» EXCERPTED PASSAGE:
The data looks like we expected. Now we follow a similar process as what we did before.
test_splits = no_split(range_of(test_df))
test_df_wrapper = TabularPandas(test_df, preprocessing, categorical_vars, continuous_vars, splits=test_splits, y_names=dep_var)
Now we can turn that into a DataLoaders
object.
Note: If your test set size isn’t divisible by your batch size you’ll need to
drop_last
. If I don’t I get an error, although I’ve only noticed this happening with the test set.
test_dls = test_df_wrapper.dataloaders(batch_size, drop_last=False)
Now we’ve got everything in place to make predictions.
preds, ground_truth = learn.get_preds(dl=test_dls.train)
Let’s see what they look like.
preds[:5]
tensor([[0.9943, 0.0057],
[0.9559, 0.0441],
[0.6239, 0.3761],
[0.4550, 0.5450],
[0.7262, 0.2738]])
ground_truth[:5]
tensor([[0],
[1],
[0],
[1],
[0]], dtype=torch.int8)

» RAW DATA:
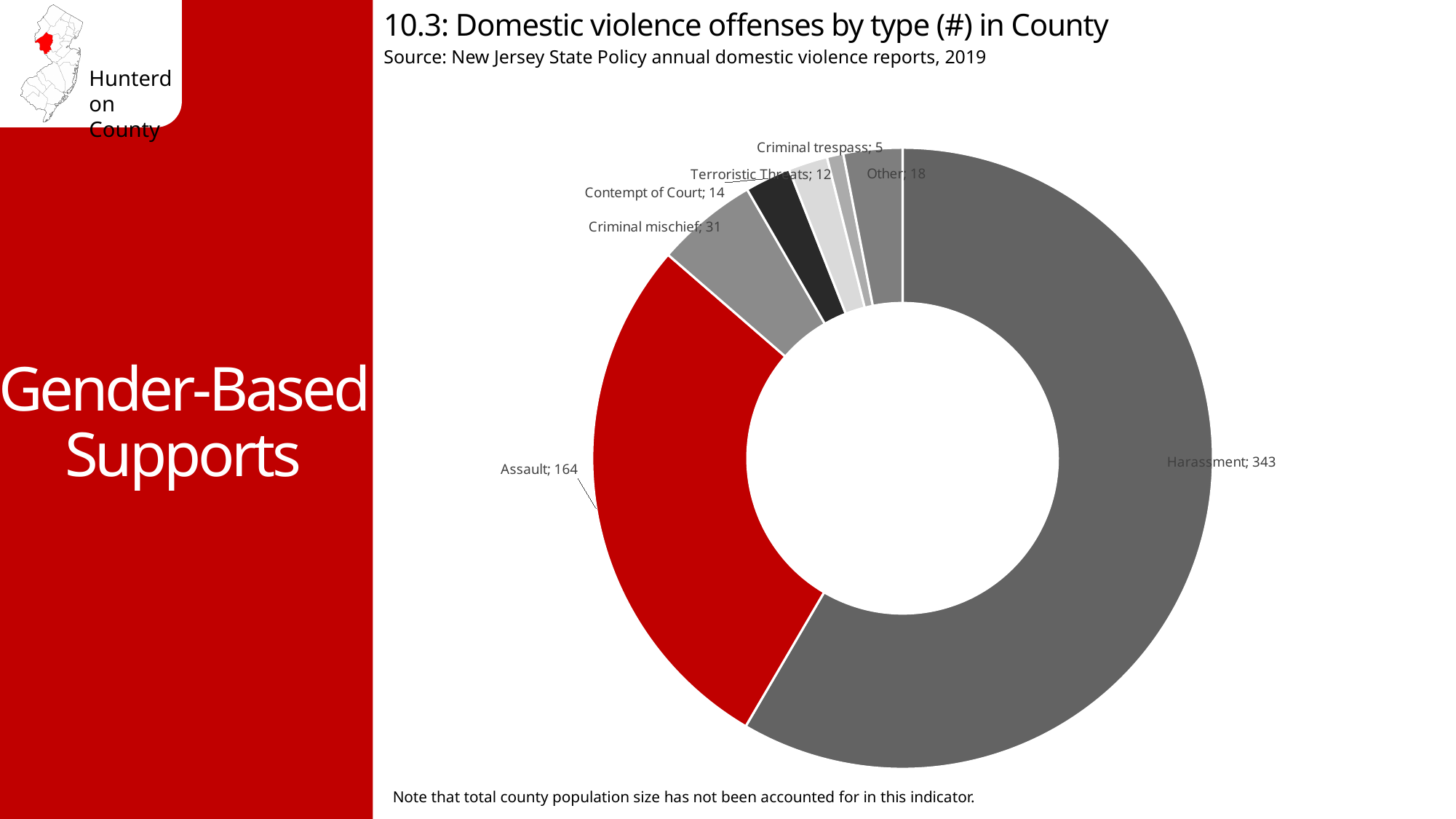
What is the value for Terroristic Threats? 12 Which offense type has the smallest slice on the chart? Criminal trespass What kind of chart is shown on the slide? Doughnut chart How many offense types (slices) are shown on the chart? 7 Which offense type has the largest slice on the chart? Harassment What is the difference between the Harassment and Assault values? 179 What is the value for Criminal mischief? 31 How many domestic violence offenses of type Harassment are shown on the chart? 343 What is the value for Contempt of Court? 14 Which is larger, the value for Other or the value for Contempt of Court? Other What is the total number of offenses across all slices of the chart? 587 What is the value for Assault on the chart? 164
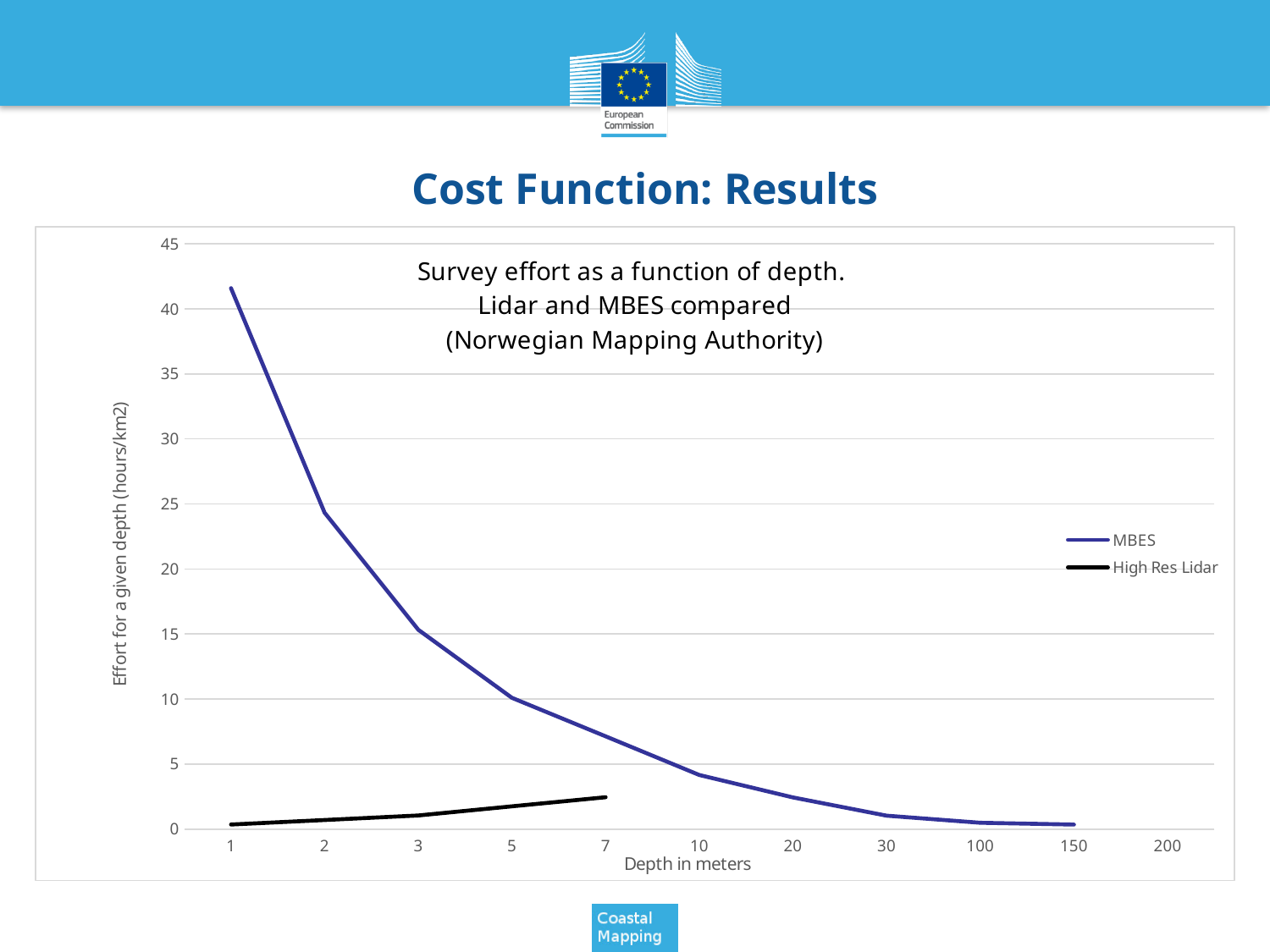
Is the MBES value at a depth of 2 meters greater or less than 25? less At a depth of 1 meter, which series has the larger effort, MBES or High Res Lidar? MBES How many series does the legend list? 2 What kind of chart is shown on the slide? line chart At which depth is the MBES effort highest? 1 How many depth values are marked along the x axis? 11 Which two series are listed in the legend? MBES and High Res Lidar Is the MBES value at a depth of 1 meter greater or less than 40? greater Is the MBES value at a depth of 10 meters greater or less than 5? less Does the MBES effort rise or fall as depth increases along the x axis? fall What is the label of the y axis? Effort for a given depth (hours/km2)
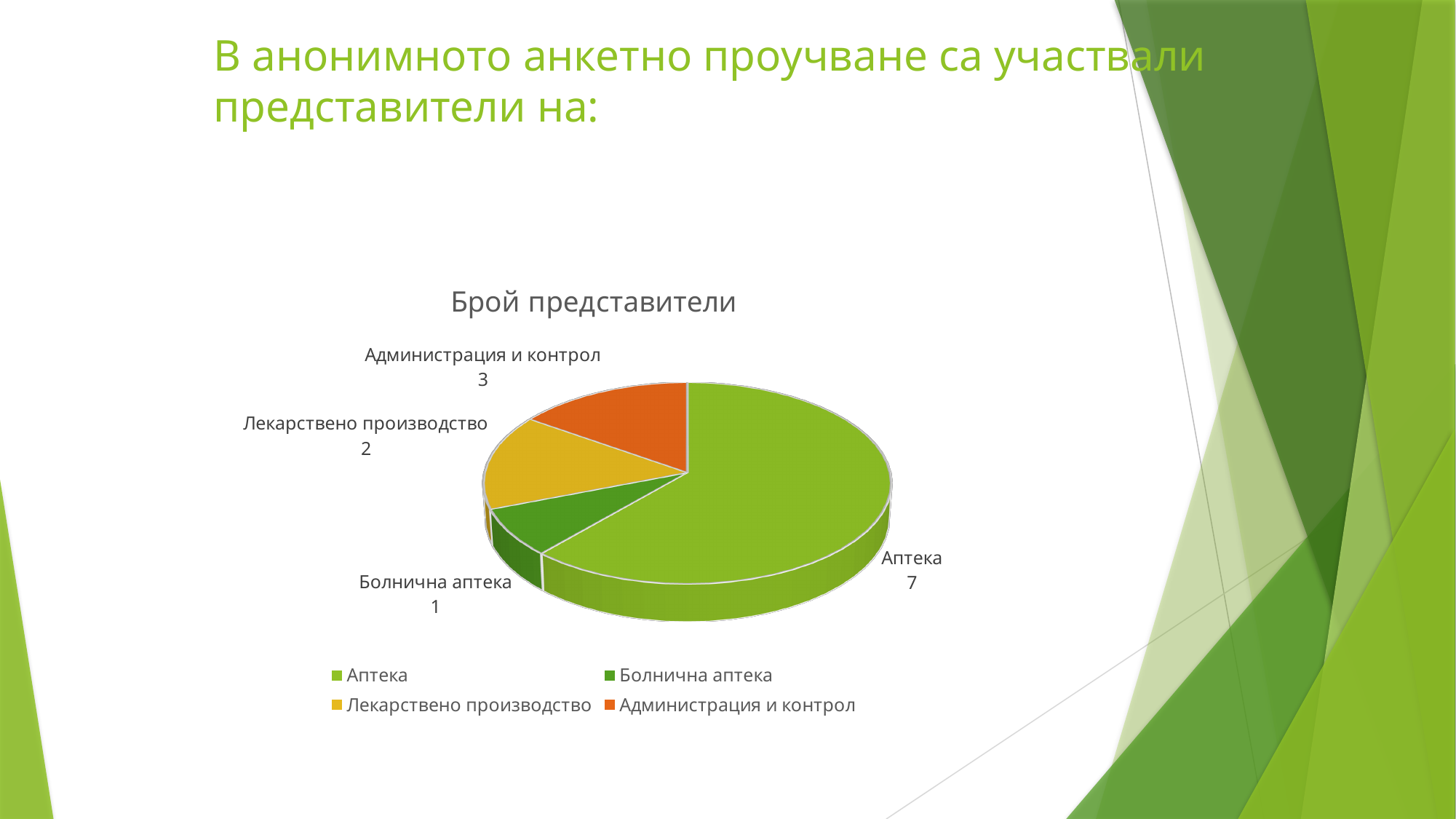
What is the value for Лекарствено производство? 2 What kind of chart is shown on the slide? pie chart How many categories are shown in the chart? 4 Which is larger, the value for Лекарствено производство or the value for Администрация и контрол? Администрация и контрол What is the value for Аптека? 7 What is the difference between the values for Аптека and Администрация и контрол? 4 What is the value for Администрация и контрол? 3 What is the title of the chart? Брой представители Which category has the highest value? Аптека Which category has the lowest value? Болнична аптека What is the value for Болнична аптека? 1 What share of the total does Аптека represent? 7/13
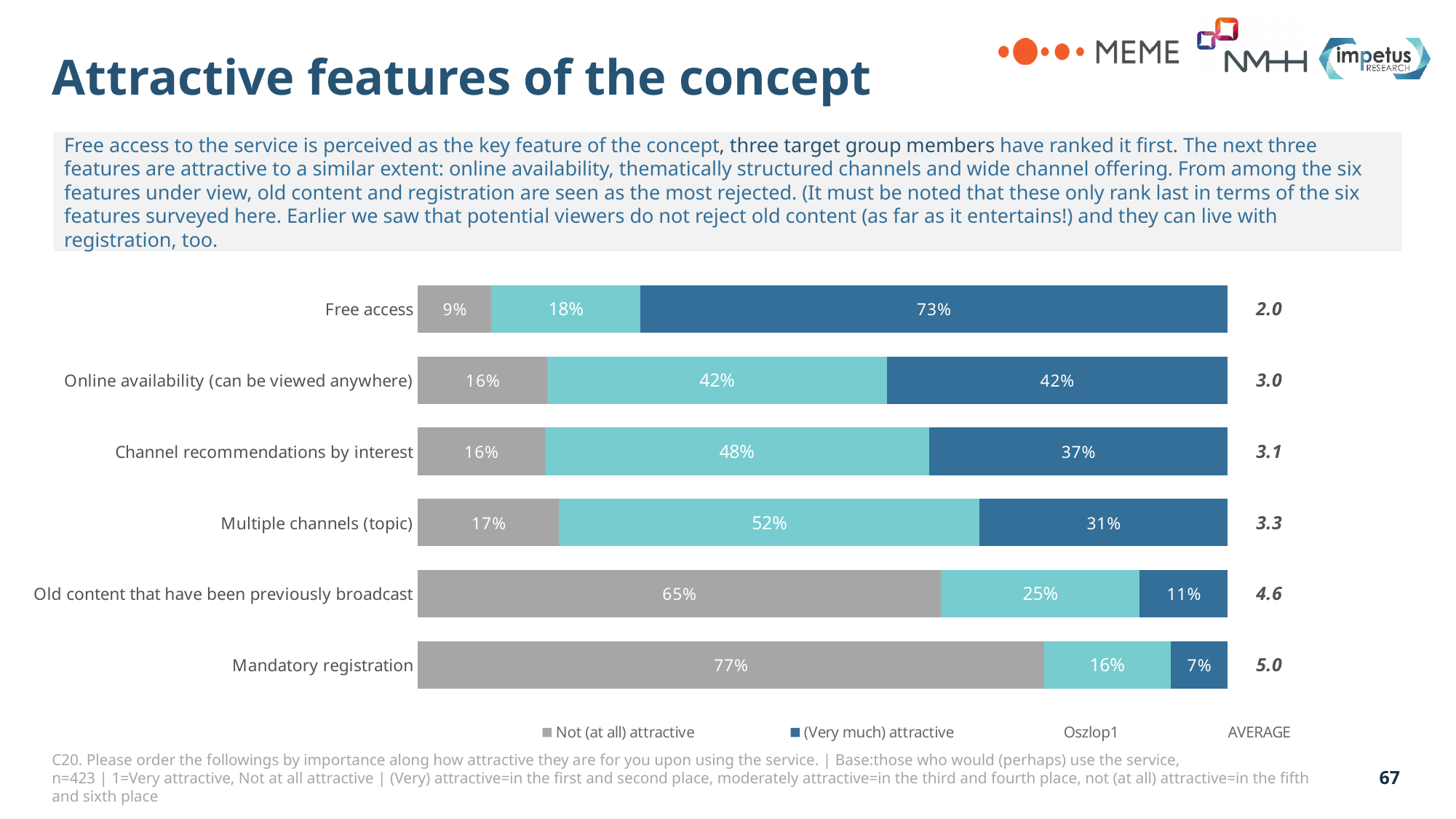
Which feature has the highest (Very much) attractive percentage? Free access What is the total of the three segments in the Free access bar? 100% What is the Not (at all) attractive share for Mandatory registration? 77% What is the difference in the Not (at all) attractive share between Old content that have been previously broadcast and Multiple channels (topic)? 48 percentage points What is the AVERAGE value shown for Old content that have been previously broadcast? 4.6 Which has a larger (Very much) attractive share: Online availability (can be viewed anywhere) or Channel recommendations by interest? Online availability (can be viewed anywhere) What is the Not (at all) attractive share for Online availability (can be viewed anywhere)? 16% What percentage of respondents found Free access (Very much) attractive? 73% Which feature has the highest AVERAGE value? Mandatory registration How many features are listed in the chart? 6 Which feature has the lowest (Very much) attractive percentage? Mandatory registration What type of chart is shown on the slide? Stacked bar chart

» DIRECTIONS:
(1) Can you return the excerpt on test-set predictions from "Now we can turn" up to and including "to make predictions."?
(2) What comes next in the excerpt on test-set predictions, picking up after its last line?
This material has no connection to the excerpt on test-set predictions.

» ANSWERS TO THE PROBLEMS:
(1)
Now we can turn that into a DataLoaders
object.
Note: If your test set size isn’t divisible by your batch size you’ll need to
drop_last
. If I don’t I get an error, although I’ve only noticed this happening with the test set.
test_dls = test_df_wrapper.dataloaders(batch_size, drop_last=False)
Now we’ve got everything in place to make predictions.

(2)
Depending on your last layer, converting the prediction into an actual prediction will be different. In this case have a probability associated with each value, so to get the final prediction we need to take an argmax. Had you just had one value in the last layer, you could extract the label prediction with np.rint(preds)
.
You can test this by seeing that each prediction sums to 1.
preds.sum(1)
tensor([1.0000, 1.0000, 1.0000, ..., 1.0000, 1.0000, 1.0000])
torch.argmax(preds, dim=1)
tensor([0, 0, 0, ..., 1, 0, 1])
Let’s see what our final accuracy is on the test set.
accuracy_score(ground_truth, torch.argmax(preds, dim=1))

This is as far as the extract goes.